Gérard

1) Shipping Lab : Comment as-tu débuté dans le monde maritime ?

Gérard : Très jeune, vers 16/17 ans, j’ai appris et pratiqué la chasse sous marine, ce qui m’a fait découvrir le monde subaquatique, et m’a incité à devenir plongeur professionnel (Scaphandrier) à 20 ans en 1953, devenant membre d’une SCOOP d’hommes grenouilles dont le siège était fixé dans une péniche sur la Seine.

 

2) Shipping Lab : Quelle est ta formation et quelles sont tes activités aujourd’hui ?

Gérard : Ma formation est essentiellement issue tout d’abord de l’école laïque et l’obtention  du  CEP, le certificat d’études primaires chers à nos instituteurs et qui nous permettait de savoir lire, écrire et compter à l’âge de 12 ans.

Par la suite, j’ai suivi une formation  de menuisier ébéniste pendant trois années dans un centre d’apprentissage. Ce qui m’a beaucoup aidé par la suite dans les TPSM, ou travaux publics sous-marins, milieu où la connaissance du travail manuel occupe une large place.

Pour la suite, je n’ai pas de titre universitaire mais une classification délivrée par le ministère du travail pour la profession. Je suis donc scaphandrier mention A. c’est-à-dire titulaire d’un certificat de formation hyperbare me donnant accès aux travaux sous-marins.

J’étais aussi classe III, tant qu’il m’était possible d’exercer médicalement PPA (Pilote privé avion) et aussi certifié pour la conduite de navires de moins de 25 tonneaux. J’ai surtout participé et été présent au sein des commissions créées par le Ministère du Travail pour la réalisation des premières règles de sécurité, en 1974 et par la suite l’étude du dossier qui a conduit à la mise en place d’un centre de formation professionnel.

 

3) Shipping Lab : Qu’est ce que tu affectionnes dans ton job ? Quels en sont les avantages et inconvénients ?

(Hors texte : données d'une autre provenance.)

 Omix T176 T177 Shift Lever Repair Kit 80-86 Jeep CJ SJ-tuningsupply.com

Gérard : Notre « job », c’est une noble mais aussi quelquefois redoutable profession. C’est pour ces deux raisons que je l’ai toujours pratiqué avec passion.

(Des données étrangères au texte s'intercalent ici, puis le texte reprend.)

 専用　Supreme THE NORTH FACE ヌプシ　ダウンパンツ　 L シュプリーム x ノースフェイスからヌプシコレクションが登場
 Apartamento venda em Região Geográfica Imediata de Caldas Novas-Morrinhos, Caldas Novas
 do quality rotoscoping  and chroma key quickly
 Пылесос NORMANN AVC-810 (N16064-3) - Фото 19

C’est un métier, où rien n’est jamais pareil et où il faut innover à chaque fois. Le scaphandrier, c’est un homme polyvalent dans un environnement qui l’est tout autant et auquel il faut chaque fois s’adapter.

J’ai été chef d’entreprise et le premier jour de chaque chantier, c’est une découverte, car il faut envisager que si sur le papier tout est prévu, quand on aura l’habit et la tête sous l’eau ce ne sera pas du tout pareil.

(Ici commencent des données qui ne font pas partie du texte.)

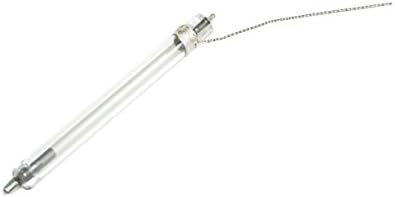 Flash Tube Xenon lamp Flash Tube Assembly Part Repair Part Unit Camera Replacement for Nikon Speedlight SB600 SB-600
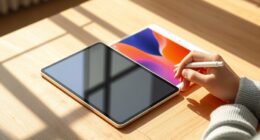 top ipad choices for students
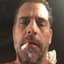 Hunter Biden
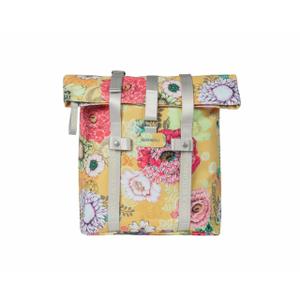 Borsa da bici Basil Bloom Shopper 20 L image-1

Enfin pour décrire ladite passion, alors que je suis retraité, je m’efforce de continuer à participer. Je crois et surtout j’espère que cela va durer longtemps.

 

4) Shipping Lab : Quelle est ta vision sur le rôle de Shipping Lab pour le secteur ?

Gérard : Aristote disait « Il y a trois sortes d’hommes, les morts, les vivants et ceux qui vont sur la mer » nous les scaphandriers, nous avons ajouté « ceux qui vont sous la mer ». Ce qui me fait dire qu’il serait dommage que Shipping Lab ne fasse pas état, de ce domaine en pleine expansion, loin de nos années pionnières. Il serait donc nécessaire que vous y recherchiez des contacts.